JOB
Return the lines below without any change, starting with the line that holds "Considering" and going on through the last line of the records, both included.

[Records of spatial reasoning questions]
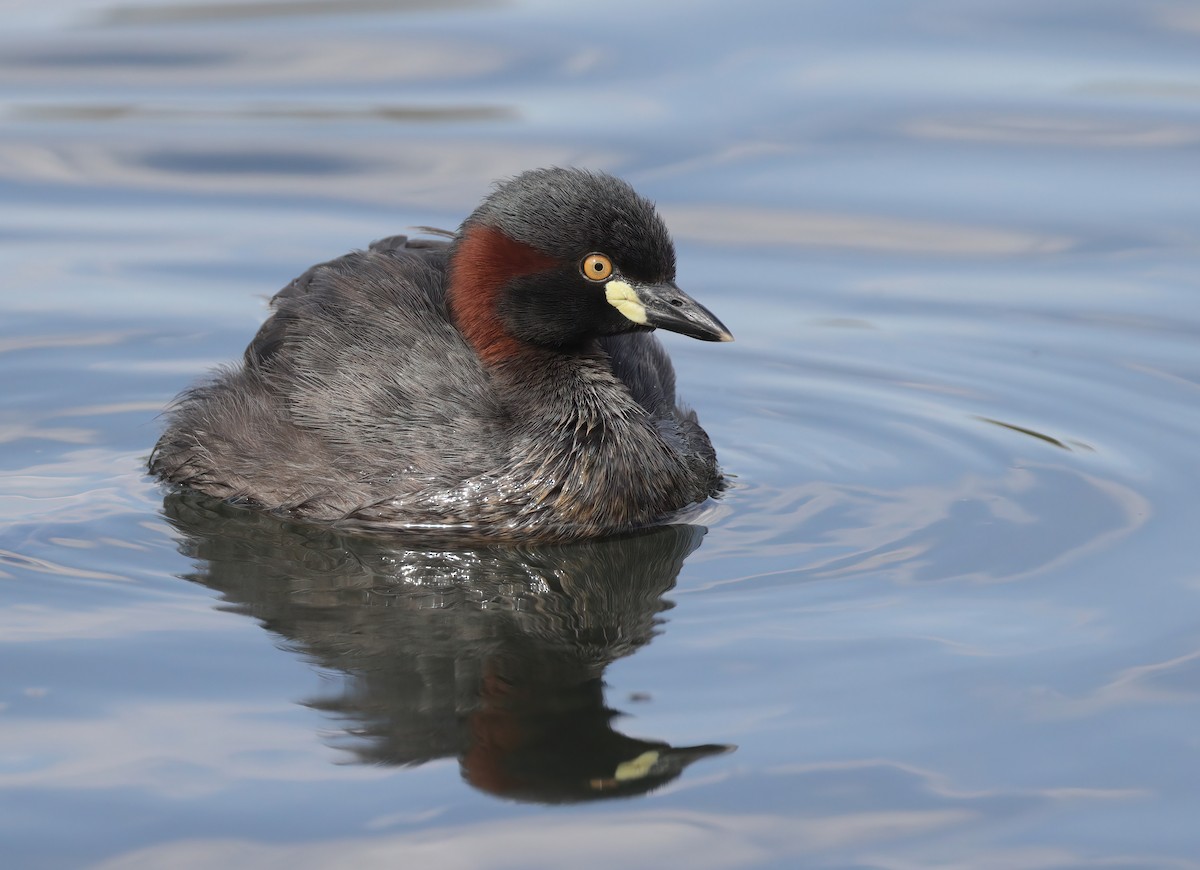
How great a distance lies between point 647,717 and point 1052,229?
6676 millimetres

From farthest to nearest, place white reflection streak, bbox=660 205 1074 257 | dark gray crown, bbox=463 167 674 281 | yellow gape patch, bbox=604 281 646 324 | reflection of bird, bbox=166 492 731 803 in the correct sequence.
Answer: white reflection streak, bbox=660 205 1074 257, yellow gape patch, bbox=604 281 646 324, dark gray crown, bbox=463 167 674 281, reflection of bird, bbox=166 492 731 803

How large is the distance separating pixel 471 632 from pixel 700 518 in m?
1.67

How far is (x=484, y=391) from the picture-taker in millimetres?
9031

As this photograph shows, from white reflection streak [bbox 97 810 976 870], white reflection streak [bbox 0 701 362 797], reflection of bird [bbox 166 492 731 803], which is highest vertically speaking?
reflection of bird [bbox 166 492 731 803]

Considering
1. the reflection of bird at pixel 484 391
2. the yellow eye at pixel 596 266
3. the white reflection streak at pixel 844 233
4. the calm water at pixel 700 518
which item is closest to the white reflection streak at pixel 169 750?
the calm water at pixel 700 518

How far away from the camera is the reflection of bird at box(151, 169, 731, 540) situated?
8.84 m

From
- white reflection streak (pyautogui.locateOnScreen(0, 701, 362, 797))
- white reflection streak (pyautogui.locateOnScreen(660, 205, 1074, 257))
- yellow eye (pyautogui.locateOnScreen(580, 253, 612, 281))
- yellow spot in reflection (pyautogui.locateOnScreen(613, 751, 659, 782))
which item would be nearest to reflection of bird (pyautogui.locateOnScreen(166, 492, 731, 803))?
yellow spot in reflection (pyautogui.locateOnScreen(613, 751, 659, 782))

RESPONSE
Considering
1. the reflection of bird at pixel 484 391
2. the yellow eye at pixel 596 266
3. the white reflection streak at pixel 844 233
4. the calm water at pixel 700 518
which item is closest to the white reflection streak at pixel 169 750?
the calm water at pixel 700 518

How far away from the camera is the reflection of bird at box(151, 169, 731, 540) situated?
8.84 m

From
- white reflection streak (pyautogui.locateOnScreen(0, 701, 362, 797))
- white reflection streak (pyautogui.locateOnScreen(660, 205, 1074, 257))
- yellow eye (pyautogui.locateOnScreen(580, 253, 612, 281))
- yellow spot in reflection (pyautogui.locateOnScreen(613, 751, 659, 782))
which item would be nearest to reflection of bird (pyautogui.locateOnScreen(166, 492, 731, 803))?
yellow spot in reflection (pyautogui.locateOnScreen(613, 751, 659, 782))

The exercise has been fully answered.